Job:
Can you duplicate the data below verbatim, everything from the line containing "In the scene" down to the end of the data, with both of those lines included?

Data listing:
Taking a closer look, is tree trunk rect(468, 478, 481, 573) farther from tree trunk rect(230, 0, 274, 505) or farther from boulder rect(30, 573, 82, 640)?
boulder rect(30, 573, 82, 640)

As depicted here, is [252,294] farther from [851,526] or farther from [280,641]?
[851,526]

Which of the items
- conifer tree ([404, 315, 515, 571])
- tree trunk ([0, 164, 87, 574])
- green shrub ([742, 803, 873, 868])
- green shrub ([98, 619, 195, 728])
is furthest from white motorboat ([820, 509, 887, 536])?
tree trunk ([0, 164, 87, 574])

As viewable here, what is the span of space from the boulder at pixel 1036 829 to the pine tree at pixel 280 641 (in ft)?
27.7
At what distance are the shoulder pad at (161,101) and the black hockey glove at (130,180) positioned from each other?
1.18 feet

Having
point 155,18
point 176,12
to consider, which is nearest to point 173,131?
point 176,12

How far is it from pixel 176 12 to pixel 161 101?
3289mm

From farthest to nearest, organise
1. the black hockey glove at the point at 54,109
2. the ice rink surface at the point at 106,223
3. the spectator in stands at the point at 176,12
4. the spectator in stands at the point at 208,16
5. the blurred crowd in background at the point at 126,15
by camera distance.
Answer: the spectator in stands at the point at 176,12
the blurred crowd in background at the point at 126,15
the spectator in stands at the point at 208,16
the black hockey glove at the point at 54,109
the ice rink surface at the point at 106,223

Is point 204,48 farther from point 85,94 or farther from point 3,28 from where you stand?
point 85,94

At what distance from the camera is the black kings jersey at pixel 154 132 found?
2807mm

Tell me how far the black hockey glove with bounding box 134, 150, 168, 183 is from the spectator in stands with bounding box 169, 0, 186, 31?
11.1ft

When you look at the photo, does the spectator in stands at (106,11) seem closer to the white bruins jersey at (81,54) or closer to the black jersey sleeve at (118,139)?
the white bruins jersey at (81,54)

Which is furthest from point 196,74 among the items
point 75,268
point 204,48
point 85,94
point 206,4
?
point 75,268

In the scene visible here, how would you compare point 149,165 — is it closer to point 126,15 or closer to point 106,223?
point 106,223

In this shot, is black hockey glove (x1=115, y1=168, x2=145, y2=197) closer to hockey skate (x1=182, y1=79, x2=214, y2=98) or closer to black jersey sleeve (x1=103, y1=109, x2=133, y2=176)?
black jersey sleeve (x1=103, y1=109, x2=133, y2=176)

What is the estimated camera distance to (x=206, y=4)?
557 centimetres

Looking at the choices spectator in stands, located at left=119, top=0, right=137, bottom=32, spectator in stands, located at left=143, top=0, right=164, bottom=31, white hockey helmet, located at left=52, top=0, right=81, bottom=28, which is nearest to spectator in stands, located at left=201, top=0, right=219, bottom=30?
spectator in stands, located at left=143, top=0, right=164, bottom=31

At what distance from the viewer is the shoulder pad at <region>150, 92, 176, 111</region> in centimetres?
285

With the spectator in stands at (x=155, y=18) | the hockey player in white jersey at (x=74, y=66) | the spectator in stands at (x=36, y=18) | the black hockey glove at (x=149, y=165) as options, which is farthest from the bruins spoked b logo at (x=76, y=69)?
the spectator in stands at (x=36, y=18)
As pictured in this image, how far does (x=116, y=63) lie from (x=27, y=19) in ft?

Result of this task:
In the scene visible here, how would you compare point 149,165 — is it closer to point 126,15 or closer to point 106,223?
point 106,223

In this shot, is black hockey glove (x1=115, y1=168, x2=145, y2=197) closer to hockey skate (x1=182, y1=79, x2=214, y2=98) or closer to black jersey sleeve (x1=103, y1=109, x2=133, y2=176)?
black jersey sleeve (x1=103, y1=109, x2=133, y2=176)

What is the estimated camera distance to (x=206, y=4)?
557 centimetres

Looking at the choices spectator in stands, located at left=119, top=0, right=137, bottom=32, spectator in stands, located at left=143, top=0, right=164, bottom=31, white hockey helmet, located at left=52, top=0, right=81, bottom=28, which is nearest to spectator in stands, located at left=201, top=0, right=219, bottom=30?
spectator in stands, located at left=143, top=0, right=164, bottom=31

At what distance from the viewer is the shoulder pad at <region>150, 92, 176, 111</region> in centimetres?
285

With the spectator in stands at (x=155, y=18) | the hockey player in white jersey at (x=74, y=66) | the spectator in stands at (x=36, y=18) | the black hockey glove at (x=149, y=165) as options, which is farthest from the bruins spoked b logo at (x=76, y=69)?
the spectator in stands at (x=36, y=18)
As pictured in this image, how far does (x=116, y=63) lie from (x=27, y=19) in ft?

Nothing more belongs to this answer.